The mTOR pathway in hepatic malignancies

Mamatha Bhat, Nahum Sonenberg, Gregory James Gores

Research output: Contribution to journalArticle

57 Citations (Scopus)

Abstract

The mechanistic/mammalian target of rapamycin (mTOR) pathway plays a critical role in cellular metabolism, growth, and proliferation and has been evaluated as a target for therapy in various malignancies. The mTOR pathway is a major tumor-initiating pathway in hepatocellular carcinoma, with up-regulation seen in up to 50% of tumors. Metformin, which represses mTOR signaling by activating adenosine monophosphate-activated protein kinase, has been shown to decrease liver carcinogenesis in population studies. mTOR inhibitors such as everolimus have been evaluated as adjunctive chemotherapy with some success, although efficacy has been limited by the lack of complete mTOR pathway inhibition.
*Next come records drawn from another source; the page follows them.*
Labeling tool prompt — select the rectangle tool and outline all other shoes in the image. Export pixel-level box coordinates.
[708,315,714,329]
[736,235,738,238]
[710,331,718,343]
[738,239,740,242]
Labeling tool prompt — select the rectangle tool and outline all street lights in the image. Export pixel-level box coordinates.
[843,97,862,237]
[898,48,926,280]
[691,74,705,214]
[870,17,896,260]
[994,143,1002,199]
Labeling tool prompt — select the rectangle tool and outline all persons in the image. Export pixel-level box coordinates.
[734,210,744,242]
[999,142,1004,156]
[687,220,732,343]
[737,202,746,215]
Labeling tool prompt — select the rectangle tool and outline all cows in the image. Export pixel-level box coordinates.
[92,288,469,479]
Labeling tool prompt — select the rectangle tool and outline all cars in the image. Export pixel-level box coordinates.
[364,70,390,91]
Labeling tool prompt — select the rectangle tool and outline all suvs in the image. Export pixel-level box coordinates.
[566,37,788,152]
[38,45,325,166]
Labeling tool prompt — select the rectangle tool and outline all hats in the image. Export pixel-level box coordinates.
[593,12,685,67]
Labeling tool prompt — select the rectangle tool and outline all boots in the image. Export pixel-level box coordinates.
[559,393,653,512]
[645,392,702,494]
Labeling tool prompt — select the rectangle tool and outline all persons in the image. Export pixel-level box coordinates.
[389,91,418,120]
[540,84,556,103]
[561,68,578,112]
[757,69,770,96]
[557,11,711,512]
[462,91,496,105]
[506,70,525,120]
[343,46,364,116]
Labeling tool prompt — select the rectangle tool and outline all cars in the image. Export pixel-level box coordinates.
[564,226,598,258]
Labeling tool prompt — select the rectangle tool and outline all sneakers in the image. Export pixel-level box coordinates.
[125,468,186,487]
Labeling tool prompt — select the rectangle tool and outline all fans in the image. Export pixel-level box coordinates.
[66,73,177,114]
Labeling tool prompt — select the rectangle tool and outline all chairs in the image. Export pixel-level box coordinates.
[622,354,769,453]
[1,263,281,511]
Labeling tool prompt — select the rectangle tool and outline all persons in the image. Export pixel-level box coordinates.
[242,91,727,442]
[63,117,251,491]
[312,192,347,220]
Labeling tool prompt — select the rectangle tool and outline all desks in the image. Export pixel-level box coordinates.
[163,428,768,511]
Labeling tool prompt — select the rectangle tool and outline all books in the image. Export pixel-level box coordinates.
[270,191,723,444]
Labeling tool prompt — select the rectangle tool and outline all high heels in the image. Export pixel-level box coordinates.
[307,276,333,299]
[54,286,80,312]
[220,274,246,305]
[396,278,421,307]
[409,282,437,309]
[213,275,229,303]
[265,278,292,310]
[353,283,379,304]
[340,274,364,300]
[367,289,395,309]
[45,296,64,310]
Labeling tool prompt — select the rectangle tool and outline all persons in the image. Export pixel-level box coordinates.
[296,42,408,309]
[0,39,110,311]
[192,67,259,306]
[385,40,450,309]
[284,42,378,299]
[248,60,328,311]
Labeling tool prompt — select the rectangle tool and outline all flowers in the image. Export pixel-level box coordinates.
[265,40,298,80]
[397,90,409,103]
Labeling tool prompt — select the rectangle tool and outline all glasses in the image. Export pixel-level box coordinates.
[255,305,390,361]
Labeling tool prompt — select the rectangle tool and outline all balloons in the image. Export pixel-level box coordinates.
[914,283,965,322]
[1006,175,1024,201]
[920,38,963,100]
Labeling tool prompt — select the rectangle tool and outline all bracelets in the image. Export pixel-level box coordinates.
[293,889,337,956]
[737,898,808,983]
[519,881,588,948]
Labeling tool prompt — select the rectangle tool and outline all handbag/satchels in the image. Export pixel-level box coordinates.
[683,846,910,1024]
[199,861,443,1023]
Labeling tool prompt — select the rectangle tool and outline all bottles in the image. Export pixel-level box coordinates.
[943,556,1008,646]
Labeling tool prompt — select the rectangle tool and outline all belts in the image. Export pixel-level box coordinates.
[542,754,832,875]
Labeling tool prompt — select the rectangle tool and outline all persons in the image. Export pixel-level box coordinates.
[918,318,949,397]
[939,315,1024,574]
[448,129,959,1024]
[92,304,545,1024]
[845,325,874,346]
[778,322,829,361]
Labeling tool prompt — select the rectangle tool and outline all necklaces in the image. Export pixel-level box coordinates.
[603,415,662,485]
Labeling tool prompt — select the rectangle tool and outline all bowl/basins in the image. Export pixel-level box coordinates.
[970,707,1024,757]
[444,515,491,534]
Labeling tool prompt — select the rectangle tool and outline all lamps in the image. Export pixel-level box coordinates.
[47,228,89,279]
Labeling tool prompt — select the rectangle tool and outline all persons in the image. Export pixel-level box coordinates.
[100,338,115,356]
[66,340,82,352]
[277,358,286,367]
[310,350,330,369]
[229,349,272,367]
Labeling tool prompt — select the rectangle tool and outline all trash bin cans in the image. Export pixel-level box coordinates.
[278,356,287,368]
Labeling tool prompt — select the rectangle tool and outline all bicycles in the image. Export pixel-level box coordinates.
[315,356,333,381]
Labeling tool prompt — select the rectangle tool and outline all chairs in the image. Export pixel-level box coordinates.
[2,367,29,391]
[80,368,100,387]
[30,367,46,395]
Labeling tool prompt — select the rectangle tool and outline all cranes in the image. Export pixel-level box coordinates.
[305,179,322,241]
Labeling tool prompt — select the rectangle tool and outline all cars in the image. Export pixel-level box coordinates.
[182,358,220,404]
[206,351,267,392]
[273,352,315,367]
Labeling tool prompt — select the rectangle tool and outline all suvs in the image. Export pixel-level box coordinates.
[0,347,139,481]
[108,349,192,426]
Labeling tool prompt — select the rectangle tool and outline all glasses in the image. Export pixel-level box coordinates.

The active site mTOR inhibitors hold greater promise, given that they offer complete mTOR suppression. There is also evidence of mTOR pathway activation in cholangiocarcinoma, although its biological significance in initiating and promoting tumor progression remains ambiguous. This review provides an overview of the complex biochemistry behind the mTOR pathway and its role in carcinogenesis, especially as it pertains to hepatic malignancies.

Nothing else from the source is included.